Rows =>
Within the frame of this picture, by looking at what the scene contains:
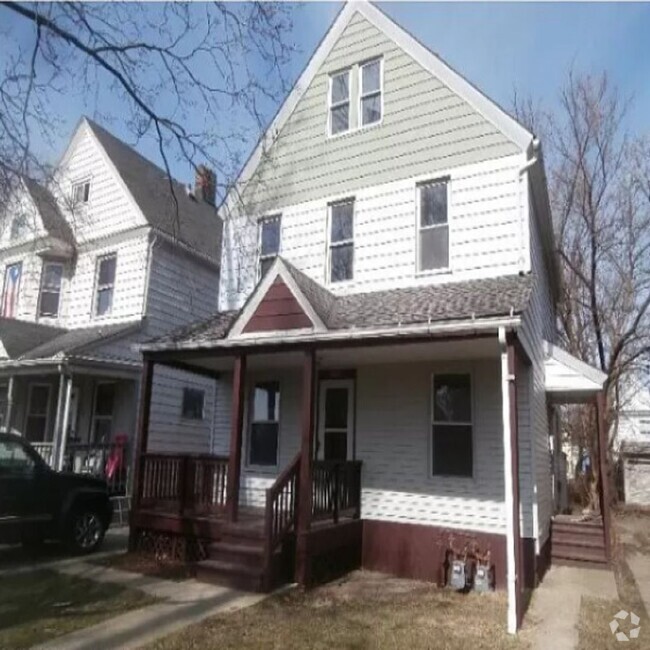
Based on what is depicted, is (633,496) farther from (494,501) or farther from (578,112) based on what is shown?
(494,501)

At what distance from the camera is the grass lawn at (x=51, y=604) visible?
602cm

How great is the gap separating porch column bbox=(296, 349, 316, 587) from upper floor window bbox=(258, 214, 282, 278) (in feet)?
13.5

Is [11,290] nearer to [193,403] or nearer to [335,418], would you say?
[193,403]

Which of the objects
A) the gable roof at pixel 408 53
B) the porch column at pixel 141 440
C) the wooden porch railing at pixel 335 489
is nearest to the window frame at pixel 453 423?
the wooden porch railing at pixel 335 489

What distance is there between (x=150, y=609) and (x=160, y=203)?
12829 mm

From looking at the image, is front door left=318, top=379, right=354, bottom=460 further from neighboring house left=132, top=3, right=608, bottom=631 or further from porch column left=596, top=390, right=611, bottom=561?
porch column left=596, top=390, right=611, bottom=561

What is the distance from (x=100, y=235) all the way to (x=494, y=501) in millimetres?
13025

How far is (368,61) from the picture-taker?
11.8m

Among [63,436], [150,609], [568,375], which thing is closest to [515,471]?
[150,609]

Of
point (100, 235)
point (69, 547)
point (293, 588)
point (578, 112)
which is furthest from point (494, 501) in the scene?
point (578, 112)

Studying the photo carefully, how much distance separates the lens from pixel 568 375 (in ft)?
36.8

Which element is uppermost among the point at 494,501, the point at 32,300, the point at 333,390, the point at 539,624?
the point at 32,300

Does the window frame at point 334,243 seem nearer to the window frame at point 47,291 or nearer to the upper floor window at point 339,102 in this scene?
the upper floor window at point 339,102

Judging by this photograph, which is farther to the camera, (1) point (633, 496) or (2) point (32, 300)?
(1) point (633, 496)
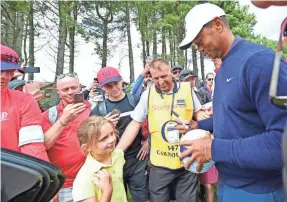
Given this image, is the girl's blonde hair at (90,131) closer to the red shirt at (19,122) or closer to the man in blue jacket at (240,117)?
the red shirt at (19,122)

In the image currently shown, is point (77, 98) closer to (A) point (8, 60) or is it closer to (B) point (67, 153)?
(B) point (67, 153)

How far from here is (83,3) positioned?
73.4ft

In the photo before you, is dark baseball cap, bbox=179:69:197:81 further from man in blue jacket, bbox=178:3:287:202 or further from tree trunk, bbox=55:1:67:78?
tree trunk, bbox=55:1:67:78

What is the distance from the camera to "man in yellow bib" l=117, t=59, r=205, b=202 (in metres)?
4.28

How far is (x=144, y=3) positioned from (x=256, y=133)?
67.7 ft

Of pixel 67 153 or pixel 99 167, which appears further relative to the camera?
pixel 67 153

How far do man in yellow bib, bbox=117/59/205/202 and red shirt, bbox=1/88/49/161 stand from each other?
1536 millimetres

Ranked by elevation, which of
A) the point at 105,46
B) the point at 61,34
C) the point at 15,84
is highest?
the point at 105,46

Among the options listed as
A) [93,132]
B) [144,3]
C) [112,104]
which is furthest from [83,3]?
[93,132]

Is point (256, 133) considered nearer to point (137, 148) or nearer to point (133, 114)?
point (133, 114)

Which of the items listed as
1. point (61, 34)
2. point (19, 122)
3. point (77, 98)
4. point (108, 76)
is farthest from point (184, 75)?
point (61, 34)

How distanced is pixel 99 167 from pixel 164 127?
5.08ft

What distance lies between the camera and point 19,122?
2.74m

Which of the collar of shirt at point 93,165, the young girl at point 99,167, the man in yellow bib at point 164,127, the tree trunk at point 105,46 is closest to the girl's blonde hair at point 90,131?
the young girl at point 99,167
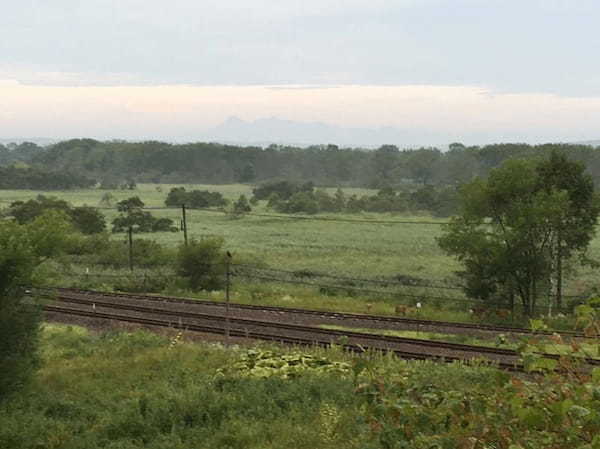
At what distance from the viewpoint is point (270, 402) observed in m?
13.6

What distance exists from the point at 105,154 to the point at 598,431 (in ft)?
619

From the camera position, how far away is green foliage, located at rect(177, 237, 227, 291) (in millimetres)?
39500

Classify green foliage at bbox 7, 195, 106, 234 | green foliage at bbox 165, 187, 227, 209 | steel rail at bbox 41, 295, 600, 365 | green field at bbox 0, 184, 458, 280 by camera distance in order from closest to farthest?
steel rail at bbox 41, 295, 600, 365 < green field at bbox 0, 184, 458, 280 < green foliage at bbox 7, 195, 106, 234 < green foliage at bbox 165, 187, 227, 209

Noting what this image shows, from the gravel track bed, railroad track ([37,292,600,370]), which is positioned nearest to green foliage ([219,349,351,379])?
railroad track ([37,292,600,370])

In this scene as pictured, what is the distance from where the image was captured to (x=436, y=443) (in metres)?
4.37

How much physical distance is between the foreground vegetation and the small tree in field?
15.8 metres

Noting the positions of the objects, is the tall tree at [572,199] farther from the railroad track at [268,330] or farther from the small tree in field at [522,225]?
the railroad track at [268,330]

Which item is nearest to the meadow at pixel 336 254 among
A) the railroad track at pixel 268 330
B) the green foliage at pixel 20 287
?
the railroad track at pixel 268 330

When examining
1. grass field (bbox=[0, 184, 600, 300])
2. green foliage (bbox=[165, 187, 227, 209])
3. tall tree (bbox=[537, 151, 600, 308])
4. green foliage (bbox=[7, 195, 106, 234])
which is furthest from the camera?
A: green foliage (bbox=[165, 187, 227, 209])

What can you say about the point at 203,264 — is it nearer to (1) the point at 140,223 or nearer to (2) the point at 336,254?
(2) the point at 336,254

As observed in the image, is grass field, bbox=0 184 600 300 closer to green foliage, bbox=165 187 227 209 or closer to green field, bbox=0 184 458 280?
green field, bbox=0 184 458 280

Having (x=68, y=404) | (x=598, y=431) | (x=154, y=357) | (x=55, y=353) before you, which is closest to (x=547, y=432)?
(x=598, y=431)

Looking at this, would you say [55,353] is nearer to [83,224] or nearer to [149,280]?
[149,280]

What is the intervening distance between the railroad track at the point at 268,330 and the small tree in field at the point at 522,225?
1088cm
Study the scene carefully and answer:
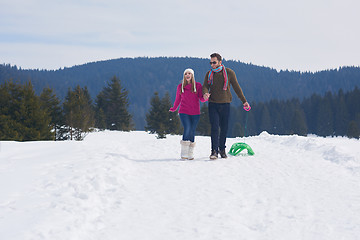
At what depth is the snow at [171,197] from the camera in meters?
3.39

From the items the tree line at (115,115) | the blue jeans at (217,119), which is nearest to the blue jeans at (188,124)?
the blue jeans at (217,119)

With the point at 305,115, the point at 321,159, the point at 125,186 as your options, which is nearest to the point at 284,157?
the point at 321,159

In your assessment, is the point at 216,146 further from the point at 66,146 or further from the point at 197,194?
the point at 66,146

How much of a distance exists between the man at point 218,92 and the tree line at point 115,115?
2.29ft

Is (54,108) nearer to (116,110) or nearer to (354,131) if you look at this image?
(116,110)

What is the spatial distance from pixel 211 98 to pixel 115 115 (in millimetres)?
41808

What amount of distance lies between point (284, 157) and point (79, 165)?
17.1 ft

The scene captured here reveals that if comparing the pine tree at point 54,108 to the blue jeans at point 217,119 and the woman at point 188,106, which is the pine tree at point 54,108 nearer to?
Answer: the woman at point 188,106

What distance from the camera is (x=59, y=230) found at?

What to do =>
Return every line of the material above unchanged, leaving the pictures out.

Correct response =>
Within the frame of this picture, by looking at what the scene contains:
Based on what is depicted, is (633,496) farther from (494,501) or farther from (578,112) based on what is shown?
(494,501)

At what distance from the camera is the grass lawn at (x=51, y=604) visible?
602cm

How great is the gap separating porch column bbox=(296, 349, 316, 587) from upper floor window bbox=(258, 214, 282, 278) (in feet)?
13.5

Is [11,290] nearer to [193,403] or nearer to [335,418], would you say?
[193,403]

Which of the objects
A) the gable roof at pixel 408 53
B) the porch column at pixel 141 440
C) the wooden porch railing at pixel 335 489
is nearest to the window frame at pixel 453 423?
the wooden porch railing at pixel 335 489

What distance is there between (x=150, y=609) and (x=160, y=203)?
12829 mm

From looking at the image, is front door left=318, top=379, right=354, bottom=460 further from neighboring house left=132, top=3, right=608, bottom=631 or further from porch column left=596, top=390, right=611, bottom=561?
porch column left=596, top=390, right=611, bottom=561

What is the distance from (x=100, y=235) all the way to (x=494, y=501) in millimetres?
13025

How far is (368,61) from the picture-taker?
11.8m

Among [63,436], [150,609], [568,375], which thing is closest to [515,471]?
[150,609]

Of
point (100, 235)
point (69, 547)
point (293, 588)
point (578, 112)
which is furthest from point (494, 501) in the scene?
point (578, 112)

Studying the photo carefully, how much distance separates the lens from pixel 568 375 (in ft)?
36.8

Which element is uppermost among the point at 494,501, the point at 32,300, the point at 333,390, the point at 539,624?
the point at 32,300

Does the window frame at point 334,243 seem nearer to the window frame at point 47,291 or nearer to the upper floor window at point 339,102 in this scene?
the upper floor window at point 339,102

Judging by this photograph, which is farther to the camera, (1) point (633, 496) or (2) point (32, 300)?
(1) point (633, 496)
Given this image, is the girl's blonde hair at (90,131) closer to the red shirt at (19,122) or closer to the man in blue jacket at (240,117)?
the red shirt at (19,122)

In the image currently shown, is point (77, 98) closer to (A) point (8, 60) or is it closer to (B) point (67, 153)?
(B) point (67, 153)

How far from here is (83,3) positioned?
73.4ft

In the photo before you, is dark baseball cap, bbox=179:69:197:81 further from man in blue jacket, bbox=178:3:287:202 or further from tree trunk, bbox=55:1:67:78?
tree trunk, bbox=55:1:67:78

What is the distance from the camera to "man in yellow bib" l=117, t=59, r=205, b=202 (in metres)?
4.28

How far is (x=144, y=3) positioned from (x=256, y=133)?
67.7 ft

Of pixel 67 153 or pixel 99 167, which appears further relative to the camera?
pixel 67 153

How far do man in yellow bib, bbox=117/59/205/202 and red shirt, bbox=1/88/49/161 stand from each other?
1536 millimetres

Ranked by elevation, which of
A) the point at 105,46
B) the point at 61,34
C) the point at 15,84
is highest?
the point at 105,46

Among the options listed as
A) [93,132]
B) [144,3]
C) [112,104]
which is furthest from [83,3]?
[93,132]

Is point (256, 133) considered nearer to point (137, 148) or nearer to point (133, 114)?
point (133, 114)

Which of the items listed as
1. point (61, 34)
2. point (19, 122)
3. point (77, 98)
4. point (108, 76)
is farthest from point (184, 75)?
point (61, 34)

How distanced is pixel 99 167 from pixel 164 127?
5.08ft

What distance lies between the camera and point 19,122?
2.74m

Which of the collar of shirt at point 93,165, the young girl at point 99,167, the man in yellow bib at point 164,127, the tree trunk at point 105,46 is closest to the girl's blonde hair at point 90,131?
the young girl at point 99,167
At what distance from the viewpoint is point (270, 402) observed in m?
13.6

What distance exists from the point at 105,154 to the point at 598,431 (in ft)?
619

From the camera position, how far away is green foliage, located at rect(177, 237, 227, 291) (in millimetres)?
39500

Classify green foliage at bbox 7, 195, 106, 234 | green foliage at bbox 165, 187, 227, 209 | steel rail at bbox 41, 295, 600, 365 | green field at bbox 0, 184, 458, 280 by camera distance in order from closest to farthest?
steel rail at bbox 41, 295, 600, 365 < green field at bbox 0, 184, 458, 280 < green foliage at bbox 7, 195, 106, 234 < green foliage at bbox 165, 187, 227, 209

Noting what this image shows, from the gravel track bed, railroad track ([37,292,600,370]), which is positioned nearest to green foliage ([219,349,351,379])?
railroad track ([37,292,600,370])

In this scene as pictured, what is the distance from where the image was captured to (x=436, y=443) (in metres)?
4.37

How much physical distance is between the foreground vegetation and the small tree in field?
15.8 metres

Noting the positions of the objects, is the tall tree at [572,199] farther from the railroad track at [268,330] or farther from the small tree in field at [522,225]?
the railroad track at [268,330]

Which item is nearest to the meadow at pixel 336 254 among
A) the railroad track at pixel 268 330
B) the green foliage at pixel 20 287
?
the railroad track at pixel 268 330

When examining
1. grass field (bbox=[0, 184, 600, 300])
2. green foliage (bbox=[165, 187, 227, 209])
3. tall tree (bbox=[537, 151, 600, 308])
4. green foliage (bbox=[7, 195, 106, 234])
which is furthest from the camera?
A: green foliage (bbox=[165, 187, 227, 209])

What can you say about the point at 203,264 — is it nearer to (1) the point at 140,223 or nearer to (2) the point at 336,254?
(2) the point at 336,254

As observed in the image, is grass field, bbox=0 184 600 300 closer to green foliage, bbox=165 187 227 209 or closer to green field, bbox=0 184 458 280?
green field, bbox=0 184 458 280

Having (x=68, y=404) | (x=598, y=431) | (x=154, y=357) | (x=55, y=353) before you, which is closest to (x=547, y=432)?
(x=598, y=431)

Looking at this, would you say [55,353] is nearer to [83,224] or nearer to [149,280]?
[149,280]

What is the intervening distance between the railroad track at the point at 268,330 and the small tree in field at the point at 522,225?
1088cm
Study the scene carefully and answer:
At what depth is the snow at [171,197] from the camera in meters?
3.39

From the items the tree line at (115,115) | the blue jeans at (217,119), which is nearest to the blue jeans at (188,124)?
the blue jeans at (217,119)

With the point at 305,115, the point at 321,159, the point at 125,186 as your options, which is nearest to the point at 284,157?
the point at 321,159

In your assessment, is the point at 216,146 further from the point at 66,146 or further from the point at 197,194?
the point at 66,146

How much of a distance exists between the man at point 218,92 and the tree line at point 115,115?
2.29ft

Is (54,108) nearer to (116,110) or nearer to (354,131) if you look at this image?
(116,110)

What is the spatial distance from pixel 211 98 to pixel 115 115 (in millimetres)?
41808

What amount of distance lies between point (284, 157) and point (79, 165)?
17.1 ft

The scene captured here reveals that if comparing the pine tree at point 54,108 to the blue jeans at point 217,119 and the woman at point 188,106, which is the pine tree at point 54,108 nearer to?
Answer: the woman at point 188,106

What distance from the camera is (x=59, y=230) found at?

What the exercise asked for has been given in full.